See our post about the Catalan movement for democracy and freedom in the context of international nonviolence movements here.
· 6 September 2012. As a result of a popular initiative, Berga municipal plenary votes to keep an independentist Catalan flag (“estelada”) in the balcony of the town hall until Catalan independence is reached.
· 24 May 2015. Municipal elections. Estelada is removed from the balcony at the request of an Electoral Comission, due to a petition of the unionist association Societat Civil Catalana.
· 24 September 2015. The Electoral Commission requests the removal of all the Esteladas from the public spaces with a view to the necessary neutrality that must prevail in the upcoming elections to the Catalan Parliament.
· 27 September 2015. Elections to the Catalan Parliament. Berga city council decides to keep the Estelada in the balcony in accordance with the motion approved in 2012, which is protected by the principles of municipal autonomy. The city council denounces the overall assault by State courts and judges against Catalan people, who are claiming their right of self-determination. On the same day, the Mossos d’Esquadra (Catalan autonomic police subordinated to the Spanish State) go to the city hall to take out the Estelada. At eight in the evening, when the election day is over, the flag is put back in the balcony.
· 20 December 2015. Elections to the Spanish Parliament. Once again, the same process takes place as on 27 September 2015. The Mossos d’Esquadra remove the Estelada at the request of the Electoral Commission.
· 11 February 2016. The Mayoress receives the first writ of summons that requests her to appear in court on 5 April 2016 as investigated in a case of an electoral offense.
· 15 February 2016. A second writ of summons to appear in Court on the same 5 April 2016 as investigated in a second case of electoral offense. There are two court cases, referring to 27 September and 20 December 2015.
· 5 April 2016. A clustering of people is called in front of the court to give support to the Mayoress at the time she must appear. The Mayoress decides not to take part in this show trial aimed to punish the people who are defending publicly and actively the right of self-determination in Catalonia.

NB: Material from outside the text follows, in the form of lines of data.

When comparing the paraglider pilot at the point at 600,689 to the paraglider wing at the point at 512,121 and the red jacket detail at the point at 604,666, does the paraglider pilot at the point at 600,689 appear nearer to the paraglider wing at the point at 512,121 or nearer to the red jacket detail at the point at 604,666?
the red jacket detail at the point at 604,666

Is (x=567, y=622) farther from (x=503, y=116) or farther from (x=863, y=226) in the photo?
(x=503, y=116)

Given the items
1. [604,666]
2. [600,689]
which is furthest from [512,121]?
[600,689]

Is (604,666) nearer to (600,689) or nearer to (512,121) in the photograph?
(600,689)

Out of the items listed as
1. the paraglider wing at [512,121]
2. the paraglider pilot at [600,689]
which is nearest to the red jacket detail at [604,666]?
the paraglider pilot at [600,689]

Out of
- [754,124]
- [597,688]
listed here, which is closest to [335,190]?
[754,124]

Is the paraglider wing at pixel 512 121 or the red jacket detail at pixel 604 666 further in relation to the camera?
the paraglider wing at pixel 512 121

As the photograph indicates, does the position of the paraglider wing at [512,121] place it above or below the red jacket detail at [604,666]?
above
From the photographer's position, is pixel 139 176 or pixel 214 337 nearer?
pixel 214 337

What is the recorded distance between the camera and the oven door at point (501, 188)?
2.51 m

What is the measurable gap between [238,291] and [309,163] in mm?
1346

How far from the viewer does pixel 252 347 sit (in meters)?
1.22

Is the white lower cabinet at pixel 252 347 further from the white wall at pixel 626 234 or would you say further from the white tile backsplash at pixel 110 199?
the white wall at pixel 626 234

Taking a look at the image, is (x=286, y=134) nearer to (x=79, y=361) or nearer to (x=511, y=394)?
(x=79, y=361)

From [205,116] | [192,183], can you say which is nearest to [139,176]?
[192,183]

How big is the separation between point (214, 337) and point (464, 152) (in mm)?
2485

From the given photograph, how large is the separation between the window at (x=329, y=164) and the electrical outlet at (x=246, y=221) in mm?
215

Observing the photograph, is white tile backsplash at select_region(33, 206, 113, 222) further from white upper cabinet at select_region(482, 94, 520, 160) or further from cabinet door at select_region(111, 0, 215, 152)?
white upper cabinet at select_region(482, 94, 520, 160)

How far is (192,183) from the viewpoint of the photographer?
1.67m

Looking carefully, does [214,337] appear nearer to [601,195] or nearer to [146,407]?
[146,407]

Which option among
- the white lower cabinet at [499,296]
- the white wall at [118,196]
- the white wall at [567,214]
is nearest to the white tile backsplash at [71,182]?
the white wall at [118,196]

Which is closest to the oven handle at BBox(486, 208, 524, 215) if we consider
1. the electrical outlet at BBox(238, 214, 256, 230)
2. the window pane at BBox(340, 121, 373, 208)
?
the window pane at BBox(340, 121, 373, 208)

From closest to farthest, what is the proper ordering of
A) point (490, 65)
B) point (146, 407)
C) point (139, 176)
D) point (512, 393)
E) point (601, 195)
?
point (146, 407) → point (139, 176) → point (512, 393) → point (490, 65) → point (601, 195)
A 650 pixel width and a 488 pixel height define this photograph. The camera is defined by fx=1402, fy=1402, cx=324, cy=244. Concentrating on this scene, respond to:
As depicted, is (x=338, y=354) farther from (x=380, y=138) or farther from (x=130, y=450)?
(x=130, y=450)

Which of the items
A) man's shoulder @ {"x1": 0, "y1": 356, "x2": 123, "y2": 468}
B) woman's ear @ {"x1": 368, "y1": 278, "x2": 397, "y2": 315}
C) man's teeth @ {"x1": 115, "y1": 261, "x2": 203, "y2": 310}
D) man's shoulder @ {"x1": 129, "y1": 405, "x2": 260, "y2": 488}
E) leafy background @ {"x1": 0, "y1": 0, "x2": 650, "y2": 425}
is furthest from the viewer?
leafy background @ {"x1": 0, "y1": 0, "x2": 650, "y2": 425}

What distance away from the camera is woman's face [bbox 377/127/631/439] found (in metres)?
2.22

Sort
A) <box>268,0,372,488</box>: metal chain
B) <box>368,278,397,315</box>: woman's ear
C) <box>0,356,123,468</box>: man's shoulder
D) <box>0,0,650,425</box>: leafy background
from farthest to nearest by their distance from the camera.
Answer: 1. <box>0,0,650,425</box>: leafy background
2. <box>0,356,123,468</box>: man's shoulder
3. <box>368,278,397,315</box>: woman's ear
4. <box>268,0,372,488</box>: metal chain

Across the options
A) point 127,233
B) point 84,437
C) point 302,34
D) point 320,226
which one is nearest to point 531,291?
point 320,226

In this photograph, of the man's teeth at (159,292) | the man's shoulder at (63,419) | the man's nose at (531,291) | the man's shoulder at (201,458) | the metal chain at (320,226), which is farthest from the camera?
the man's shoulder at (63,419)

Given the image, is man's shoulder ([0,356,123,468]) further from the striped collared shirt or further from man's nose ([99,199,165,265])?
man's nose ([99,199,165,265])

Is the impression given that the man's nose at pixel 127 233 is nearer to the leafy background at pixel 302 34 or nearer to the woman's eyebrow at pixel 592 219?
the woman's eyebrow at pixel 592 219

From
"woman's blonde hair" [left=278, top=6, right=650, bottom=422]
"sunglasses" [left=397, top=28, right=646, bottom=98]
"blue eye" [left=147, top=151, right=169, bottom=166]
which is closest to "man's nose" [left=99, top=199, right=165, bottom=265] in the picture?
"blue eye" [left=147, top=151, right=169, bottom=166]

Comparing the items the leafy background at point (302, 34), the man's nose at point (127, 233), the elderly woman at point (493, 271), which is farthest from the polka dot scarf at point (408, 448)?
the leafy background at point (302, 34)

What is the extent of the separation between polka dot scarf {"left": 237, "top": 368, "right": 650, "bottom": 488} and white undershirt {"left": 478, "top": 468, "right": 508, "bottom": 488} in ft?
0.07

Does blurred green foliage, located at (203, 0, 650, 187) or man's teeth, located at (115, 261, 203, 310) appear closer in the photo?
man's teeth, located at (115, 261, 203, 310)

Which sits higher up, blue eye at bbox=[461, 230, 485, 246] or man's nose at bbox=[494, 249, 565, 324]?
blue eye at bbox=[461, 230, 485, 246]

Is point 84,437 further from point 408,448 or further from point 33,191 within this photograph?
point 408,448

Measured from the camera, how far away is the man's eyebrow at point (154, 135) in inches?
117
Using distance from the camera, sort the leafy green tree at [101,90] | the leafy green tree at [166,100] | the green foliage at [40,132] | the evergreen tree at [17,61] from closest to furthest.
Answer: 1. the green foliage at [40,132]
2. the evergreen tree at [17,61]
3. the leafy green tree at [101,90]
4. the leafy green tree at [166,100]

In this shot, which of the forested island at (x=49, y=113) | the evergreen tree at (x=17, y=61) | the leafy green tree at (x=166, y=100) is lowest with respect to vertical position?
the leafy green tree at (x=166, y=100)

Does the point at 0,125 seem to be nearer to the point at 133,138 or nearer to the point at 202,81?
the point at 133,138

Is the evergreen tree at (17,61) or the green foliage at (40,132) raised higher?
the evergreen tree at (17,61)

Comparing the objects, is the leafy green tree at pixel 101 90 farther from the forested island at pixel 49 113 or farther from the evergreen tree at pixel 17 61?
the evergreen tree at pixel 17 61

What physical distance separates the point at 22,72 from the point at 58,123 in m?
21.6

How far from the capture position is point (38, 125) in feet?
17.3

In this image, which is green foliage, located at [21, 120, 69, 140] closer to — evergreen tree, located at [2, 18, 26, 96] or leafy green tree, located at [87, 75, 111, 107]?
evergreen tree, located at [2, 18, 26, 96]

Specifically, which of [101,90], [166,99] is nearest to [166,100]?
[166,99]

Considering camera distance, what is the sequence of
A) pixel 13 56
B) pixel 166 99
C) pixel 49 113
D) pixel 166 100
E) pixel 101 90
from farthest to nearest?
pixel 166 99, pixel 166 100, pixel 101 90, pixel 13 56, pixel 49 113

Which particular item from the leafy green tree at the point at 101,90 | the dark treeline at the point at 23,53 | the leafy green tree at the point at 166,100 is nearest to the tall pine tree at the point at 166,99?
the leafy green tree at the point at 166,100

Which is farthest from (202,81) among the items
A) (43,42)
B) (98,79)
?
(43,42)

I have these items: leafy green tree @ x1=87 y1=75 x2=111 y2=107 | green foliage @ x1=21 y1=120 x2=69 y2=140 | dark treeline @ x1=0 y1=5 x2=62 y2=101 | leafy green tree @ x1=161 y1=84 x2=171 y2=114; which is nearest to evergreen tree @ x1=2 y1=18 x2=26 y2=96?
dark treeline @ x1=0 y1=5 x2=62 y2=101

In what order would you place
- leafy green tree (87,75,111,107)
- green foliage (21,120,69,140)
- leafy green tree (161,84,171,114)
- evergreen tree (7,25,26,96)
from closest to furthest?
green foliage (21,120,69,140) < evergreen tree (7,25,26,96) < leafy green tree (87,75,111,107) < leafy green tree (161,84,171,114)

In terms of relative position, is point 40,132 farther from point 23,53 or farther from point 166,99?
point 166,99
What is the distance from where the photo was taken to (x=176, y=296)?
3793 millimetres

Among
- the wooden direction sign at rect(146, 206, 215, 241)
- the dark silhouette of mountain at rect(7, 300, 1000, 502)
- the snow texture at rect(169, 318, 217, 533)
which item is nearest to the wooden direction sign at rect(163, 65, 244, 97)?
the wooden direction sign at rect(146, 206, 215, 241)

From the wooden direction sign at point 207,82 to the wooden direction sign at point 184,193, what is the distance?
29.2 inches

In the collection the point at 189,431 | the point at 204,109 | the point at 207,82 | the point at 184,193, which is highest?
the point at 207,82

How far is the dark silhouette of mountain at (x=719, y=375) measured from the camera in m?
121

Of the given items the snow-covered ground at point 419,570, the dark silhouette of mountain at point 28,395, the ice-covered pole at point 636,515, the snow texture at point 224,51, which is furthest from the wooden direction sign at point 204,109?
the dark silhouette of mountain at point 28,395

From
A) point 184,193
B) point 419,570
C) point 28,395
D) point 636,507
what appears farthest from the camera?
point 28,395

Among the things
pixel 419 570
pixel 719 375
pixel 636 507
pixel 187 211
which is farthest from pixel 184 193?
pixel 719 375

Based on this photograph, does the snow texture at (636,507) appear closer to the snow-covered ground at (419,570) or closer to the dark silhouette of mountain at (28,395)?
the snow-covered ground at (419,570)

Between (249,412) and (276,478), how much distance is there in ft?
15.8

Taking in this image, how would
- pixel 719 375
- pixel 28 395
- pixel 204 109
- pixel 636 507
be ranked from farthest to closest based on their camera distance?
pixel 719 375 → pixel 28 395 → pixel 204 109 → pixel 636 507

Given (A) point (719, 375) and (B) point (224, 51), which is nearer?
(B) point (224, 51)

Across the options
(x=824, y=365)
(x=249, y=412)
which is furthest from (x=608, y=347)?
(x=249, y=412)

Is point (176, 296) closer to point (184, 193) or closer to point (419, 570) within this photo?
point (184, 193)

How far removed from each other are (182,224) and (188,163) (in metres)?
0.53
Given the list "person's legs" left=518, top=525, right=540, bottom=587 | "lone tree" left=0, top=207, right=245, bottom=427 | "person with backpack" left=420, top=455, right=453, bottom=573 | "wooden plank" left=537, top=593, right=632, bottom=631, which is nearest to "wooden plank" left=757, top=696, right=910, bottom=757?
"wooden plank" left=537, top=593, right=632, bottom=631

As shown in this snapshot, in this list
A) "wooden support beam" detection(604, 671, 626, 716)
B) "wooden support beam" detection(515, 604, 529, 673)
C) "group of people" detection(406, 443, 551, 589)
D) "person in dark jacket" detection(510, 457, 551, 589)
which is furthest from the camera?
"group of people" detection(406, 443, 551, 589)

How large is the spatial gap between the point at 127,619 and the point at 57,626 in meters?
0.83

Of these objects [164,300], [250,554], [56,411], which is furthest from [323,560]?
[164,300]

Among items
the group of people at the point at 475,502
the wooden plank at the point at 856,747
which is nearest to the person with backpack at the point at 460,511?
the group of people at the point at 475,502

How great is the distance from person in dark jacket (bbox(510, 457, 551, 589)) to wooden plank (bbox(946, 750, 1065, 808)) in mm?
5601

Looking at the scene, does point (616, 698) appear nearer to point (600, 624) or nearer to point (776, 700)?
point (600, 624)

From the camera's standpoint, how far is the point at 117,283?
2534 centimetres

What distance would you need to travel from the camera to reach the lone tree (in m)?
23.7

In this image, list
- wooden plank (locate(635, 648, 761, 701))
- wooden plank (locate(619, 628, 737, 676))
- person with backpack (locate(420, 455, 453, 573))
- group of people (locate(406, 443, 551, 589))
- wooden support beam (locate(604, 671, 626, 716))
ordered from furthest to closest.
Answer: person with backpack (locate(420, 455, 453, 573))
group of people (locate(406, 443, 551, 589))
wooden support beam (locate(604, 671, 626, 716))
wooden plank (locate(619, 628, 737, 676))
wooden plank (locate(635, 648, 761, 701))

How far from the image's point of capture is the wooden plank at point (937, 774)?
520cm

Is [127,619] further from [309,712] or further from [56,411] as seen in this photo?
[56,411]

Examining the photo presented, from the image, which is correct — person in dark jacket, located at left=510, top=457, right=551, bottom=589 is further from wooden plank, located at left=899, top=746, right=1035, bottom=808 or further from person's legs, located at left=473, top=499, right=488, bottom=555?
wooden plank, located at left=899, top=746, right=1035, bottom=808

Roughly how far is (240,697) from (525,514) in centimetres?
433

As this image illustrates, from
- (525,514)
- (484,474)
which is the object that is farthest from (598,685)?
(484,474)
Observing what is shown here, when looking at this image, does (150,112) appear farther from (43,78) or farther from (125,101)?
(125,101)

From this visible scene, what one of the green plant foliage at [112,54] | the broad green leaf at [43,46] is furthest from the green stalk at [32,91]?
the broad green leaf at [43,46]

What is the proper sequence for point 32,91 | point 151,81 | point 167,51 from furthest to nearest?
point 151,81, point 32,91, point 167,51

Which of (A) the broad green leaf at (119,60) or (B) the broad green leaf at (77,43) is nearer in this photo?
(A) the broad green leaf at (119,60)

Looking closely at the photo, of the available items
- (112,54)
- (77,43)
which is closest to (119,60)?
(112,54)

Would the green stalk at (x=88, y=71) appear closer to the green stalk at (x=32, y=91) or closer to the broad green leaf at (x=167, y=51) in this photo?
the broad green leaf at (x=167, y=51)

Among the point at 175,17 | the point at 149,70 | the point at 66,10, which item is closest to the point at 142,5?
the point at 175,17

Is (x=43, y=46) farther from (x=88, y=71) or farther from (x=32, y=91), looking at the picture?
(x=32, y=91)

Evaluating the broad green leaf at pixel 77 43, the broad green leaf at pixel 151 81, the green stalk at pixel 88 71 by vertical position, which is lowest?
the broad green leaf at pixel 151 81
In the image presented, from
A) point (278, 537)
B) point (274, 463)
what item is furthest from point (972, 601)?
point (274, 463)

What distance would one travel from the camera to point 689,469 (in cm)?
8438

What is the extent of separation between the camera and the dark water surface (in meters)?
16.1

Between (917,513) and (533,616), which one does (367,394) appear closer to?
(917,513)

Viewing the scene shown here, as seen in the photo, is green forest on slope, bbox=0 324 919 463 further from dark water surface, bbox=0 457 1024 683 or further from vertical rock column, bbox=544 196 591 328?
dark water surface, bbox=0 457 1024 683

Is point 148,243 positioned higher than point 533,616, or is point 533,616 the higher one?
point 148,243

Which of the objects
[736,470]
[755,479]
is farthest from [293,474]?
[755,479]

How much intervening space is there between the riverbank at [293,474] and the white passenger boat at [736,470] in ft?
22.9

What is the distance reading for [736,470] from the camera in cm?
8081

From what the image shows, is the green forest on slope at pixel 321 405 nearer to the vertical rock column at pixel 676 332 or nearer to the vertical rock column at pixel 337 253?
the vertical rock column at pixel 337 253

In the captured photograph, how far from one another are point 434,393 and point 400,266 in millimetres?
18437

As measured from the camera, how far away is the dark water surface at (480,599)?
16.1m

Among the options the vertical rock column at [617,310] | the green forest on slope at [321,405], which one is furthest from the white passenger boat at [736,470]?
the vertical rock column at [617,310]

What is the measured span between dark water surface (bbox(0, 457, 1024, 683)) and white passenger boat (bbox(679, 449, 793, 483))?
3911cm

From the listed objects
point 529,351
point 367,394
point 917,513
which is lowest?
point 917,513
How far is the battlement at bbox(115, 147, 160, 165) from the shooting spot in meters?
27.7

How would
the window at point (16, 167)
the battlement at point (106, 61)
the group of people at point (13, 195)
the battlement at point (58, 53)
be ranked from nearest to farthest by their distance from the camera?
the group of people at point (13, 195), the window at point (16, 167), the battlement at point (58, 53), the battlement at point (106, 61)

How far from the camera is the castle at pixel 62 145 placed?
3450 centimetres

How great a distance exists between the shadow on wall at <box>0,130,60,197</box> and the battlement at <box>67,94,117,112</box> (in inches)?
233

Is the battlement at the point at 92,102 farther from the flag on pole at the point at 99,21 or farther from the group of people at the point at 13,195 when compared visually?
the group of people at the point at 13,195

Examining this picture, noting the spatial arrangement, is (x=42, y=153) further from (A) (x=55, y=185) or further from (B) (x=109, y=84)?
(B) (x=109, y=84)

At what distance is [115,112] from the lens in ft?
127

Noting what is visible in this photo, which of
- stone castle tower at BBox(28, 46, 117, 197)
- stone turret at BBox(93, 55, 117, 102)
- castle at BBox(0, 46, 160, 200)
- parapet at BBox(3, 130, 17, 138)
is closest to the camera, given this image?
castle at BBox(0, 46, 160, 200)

· 17 October 2016. A third writ of summons under the threat that not appearing will lead to an arrest in order to enable the judicial declaration.
· 4 November 2016. At 7:25 in the morning, autonomic police arrest Berga Mayoress at her home. She is detained for more than 5 hours in judicial headquarters until she testifies before the judge. She is accompanied and supported by political representatives from across Catalonia, some of whom are at present in jail or exiled.
· 1 March 2017. First instance judgment declaring the case shelved because the judge doesn’t regard as a crime or offense the fact of not removing the Estelada.
· 19 May 2017. The Seventh Section of the Barcelona Provincial Court resumes the cause against Berga Mayoress at the request of the prosecutors.
· 1 October 2017. Self-determination referendum is held in Catalonia.
· 4 October 2017. The Mayoress doesn’t appear before Manresa court to testify about the conducting of the referendum and the means that the town hall offered to carry it out.
· 21 May 2018. Trial
· 21 June 2018. Guilty verdict against Berga Mayoress for not removing the Estelada from the town hall balcony on the two electoral days (in spite of the fact that the city hall isn’t an electoral office). The sentence includes:
* 3 months fine, at a daily fee of 6 € (6 $) plus the subsidiary liability in case of default, laid down in Section 53 of the criminal code.
* 6 months of special disqualification for the exercise of any public occupation or office.
* The costs of the procedure.
In addition to the Estelada case there are several investigations against the Mayoress by juries and courts:
* Judicial Investigation into the quotes paid to the Associació de Municipis per la Independència (Association of Villages for [Catalan] Independence)
* Investigation and order to place the Spanish flag in the town hall balcony.
* Investigation into the organization of the self-determination referendum in Catalonia on 1 October 2017.
* Investigation into the official opening of the city hall on 12 October and 6 December 2017, which are Spanish public holidays.